▶ Directions
Every line containing "Zealand" should be identified and copied from the data below.

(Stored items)

######

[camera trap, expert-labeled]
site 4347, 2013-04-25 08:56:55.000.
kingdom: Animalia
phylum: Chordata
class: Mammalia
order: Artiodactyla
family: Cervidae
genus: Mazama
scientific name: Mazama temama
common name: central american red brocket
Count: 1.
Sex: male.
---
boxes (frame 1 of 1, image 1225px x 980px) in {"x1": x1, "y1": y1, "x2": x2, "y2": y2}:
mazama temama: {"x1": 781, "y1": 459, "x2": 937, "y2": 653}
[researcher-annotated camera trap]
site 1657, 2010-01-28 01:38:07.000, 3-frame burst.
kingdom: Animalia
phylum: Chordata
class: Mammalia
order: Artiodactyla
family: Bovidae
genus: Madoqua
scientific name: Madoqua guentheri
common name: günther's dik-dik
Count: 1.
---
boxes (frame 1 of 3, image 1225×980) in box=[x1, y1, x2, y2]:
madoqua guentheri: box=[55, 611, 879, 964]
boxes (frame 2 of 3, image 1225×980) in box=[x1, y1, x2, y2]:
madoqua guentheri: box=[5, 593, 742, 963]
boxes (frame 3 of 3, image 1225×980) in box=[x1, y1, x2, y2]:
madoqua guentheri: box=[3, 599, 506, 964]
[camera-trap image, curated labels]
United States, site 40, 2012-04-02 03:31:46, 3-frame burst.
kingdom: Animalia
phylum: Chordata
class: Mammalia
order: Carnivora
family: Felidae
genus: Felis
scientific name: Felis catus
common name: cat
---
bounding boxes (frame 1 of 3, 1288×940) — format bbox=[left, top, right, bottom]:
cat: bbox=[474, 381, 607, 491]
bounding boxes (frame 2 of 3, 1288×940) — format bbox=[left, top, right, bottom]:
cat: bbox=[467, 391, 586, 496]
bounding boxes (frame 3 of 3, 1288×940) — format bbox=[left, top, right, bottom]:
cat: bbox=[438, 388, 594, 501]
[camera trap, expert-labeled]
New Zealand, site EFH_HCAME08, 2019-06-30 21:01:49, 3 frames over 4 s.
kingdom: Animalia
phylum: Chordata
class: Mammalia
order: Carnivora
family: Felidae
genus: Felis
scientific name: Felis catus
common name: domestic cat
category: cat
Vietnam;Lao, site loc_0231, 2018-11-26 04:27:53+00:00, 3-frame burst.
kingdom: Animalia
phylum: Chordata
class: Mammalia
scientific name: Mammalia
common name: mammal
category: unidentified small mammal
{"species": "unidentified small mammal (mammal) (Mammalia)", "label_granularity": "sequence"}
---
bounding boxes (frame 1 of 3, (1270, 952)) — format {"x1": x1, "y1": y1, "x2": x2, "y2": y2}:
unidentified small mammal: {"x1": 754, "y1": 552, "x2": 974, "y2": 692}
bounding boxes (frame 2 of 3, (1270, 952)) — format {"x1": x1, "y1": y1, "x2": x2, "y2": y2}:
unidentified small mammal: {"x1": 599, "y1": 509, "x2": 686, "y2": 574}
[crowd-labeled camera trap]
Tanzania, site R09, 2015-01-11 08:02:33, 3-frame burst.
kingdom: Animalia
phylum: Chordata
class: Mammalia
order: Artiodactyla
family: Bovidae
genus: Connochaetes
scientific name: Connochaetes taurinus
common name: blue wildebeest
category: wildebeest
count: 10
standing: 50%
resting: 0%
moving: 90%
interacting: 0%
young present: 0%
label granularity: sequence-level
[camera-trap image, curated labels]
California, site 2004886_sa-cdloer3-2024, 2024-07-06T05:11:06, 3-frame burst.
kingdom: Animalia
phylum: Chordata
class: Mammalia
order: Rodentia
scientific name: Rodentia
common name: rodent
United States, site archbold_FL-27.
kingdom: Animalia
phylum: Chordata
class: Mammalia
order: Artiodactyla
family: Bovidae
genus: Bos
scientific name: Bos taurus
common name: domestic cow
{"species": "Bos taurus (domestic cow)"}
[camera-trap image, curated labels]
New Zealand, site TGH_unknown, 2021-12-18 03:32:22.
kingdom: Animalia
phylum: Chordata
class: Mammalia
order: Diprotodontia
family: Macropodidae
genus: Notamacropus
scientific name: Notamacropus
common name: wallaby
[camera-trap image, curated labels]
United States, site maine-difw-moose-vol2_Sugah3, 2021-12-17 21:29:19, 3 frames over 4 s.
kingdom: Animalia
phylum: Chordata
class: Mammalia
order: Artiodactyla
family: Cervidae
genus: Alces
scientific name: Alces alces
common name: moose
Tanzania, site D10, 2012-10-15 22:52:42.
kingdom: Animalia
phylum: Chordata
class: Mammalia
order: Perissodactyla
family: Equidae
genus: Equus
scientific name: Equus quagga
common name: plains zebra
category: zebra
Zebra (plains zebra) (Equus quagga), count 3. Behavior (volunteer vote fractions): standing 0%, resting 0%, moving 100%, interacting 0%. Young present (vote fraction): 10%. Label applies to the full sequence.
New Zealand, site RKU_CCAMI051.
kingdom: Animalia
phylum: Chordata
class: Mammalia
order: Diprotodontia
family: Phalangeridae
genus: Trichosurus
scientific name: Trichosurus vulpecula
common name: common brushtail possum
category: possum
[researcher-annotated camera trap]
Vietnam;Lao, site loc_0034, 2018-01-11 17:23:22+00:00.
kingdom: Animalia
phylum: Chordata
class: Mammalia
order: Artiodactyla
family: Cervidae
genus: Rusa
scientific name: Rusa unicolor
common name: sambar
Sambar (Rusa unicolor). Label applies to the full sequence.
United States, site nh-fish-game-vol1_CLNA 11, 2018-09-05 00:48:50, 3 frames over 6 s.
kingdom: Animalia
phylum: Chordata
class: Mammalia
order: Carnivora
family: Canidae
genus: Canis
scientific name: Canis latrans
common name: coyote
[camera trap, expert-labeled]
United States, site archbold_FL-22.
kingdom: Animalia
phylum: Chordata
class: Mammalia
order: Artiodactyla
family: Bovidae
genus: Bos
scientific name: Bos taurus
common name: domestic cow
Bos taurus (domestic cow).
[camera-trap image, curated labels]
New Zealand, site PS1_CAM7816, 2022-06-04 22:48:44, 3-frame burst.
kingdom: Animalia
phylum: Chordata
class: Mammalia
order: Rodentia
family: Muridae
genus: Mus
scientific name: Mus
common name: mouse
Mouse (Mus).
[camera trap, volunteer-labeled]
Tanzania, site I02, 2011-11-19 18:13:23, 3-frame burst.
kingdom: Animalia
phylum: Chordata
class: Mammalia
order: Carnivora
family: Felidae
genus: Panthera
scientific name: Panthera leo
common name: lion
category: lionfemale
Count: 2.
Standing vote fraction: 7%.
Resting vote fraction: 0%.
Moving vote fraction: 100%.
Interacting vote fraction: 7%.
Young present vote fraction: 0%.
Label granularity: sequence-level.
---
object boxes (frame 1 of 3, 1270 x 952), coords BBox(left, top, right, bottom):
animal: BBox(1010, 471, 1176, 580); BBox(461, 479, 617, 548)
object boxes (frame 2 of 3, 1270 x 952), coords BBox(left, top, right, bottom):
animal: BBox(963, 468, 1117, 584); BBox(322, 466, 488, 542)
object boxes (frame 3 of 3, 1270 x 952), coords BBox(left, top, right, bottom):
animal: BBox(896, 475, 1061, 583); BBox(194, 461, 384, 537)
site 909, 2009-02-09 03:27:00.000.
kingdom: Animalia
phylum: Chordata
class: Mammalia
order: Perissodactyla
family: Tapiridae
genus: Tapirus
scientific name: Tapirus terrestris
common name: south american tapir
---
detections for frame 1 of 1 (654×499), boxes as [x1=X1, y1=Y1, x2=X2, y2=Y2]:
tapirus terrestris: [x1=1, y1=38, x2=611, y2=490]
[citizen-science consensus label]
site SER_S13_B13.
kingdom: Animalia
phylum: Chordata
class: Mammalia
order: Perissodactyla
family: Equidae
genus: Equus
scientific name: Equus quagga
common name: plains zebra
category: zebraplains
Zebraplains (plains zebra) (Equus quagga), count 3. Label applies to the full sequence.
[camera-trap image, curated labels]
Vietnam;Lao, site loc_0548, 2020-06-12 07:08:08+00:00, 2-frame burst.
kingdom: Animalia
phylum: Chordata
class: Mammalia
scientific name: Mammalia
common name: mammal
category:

######

▶ Your solution
New Zealand, site EFH_HCAME08, 2019-06-30 21:01:49, 3 frames over 4 s.
New Zealand, site TGH_unknown, 2021-12-18 03:32:22.
New Zealand, site RKU_CCAMI051.
New Zealand, site PS1_CAM7816, 2022-06-04 22:48:44, 3-frame burst.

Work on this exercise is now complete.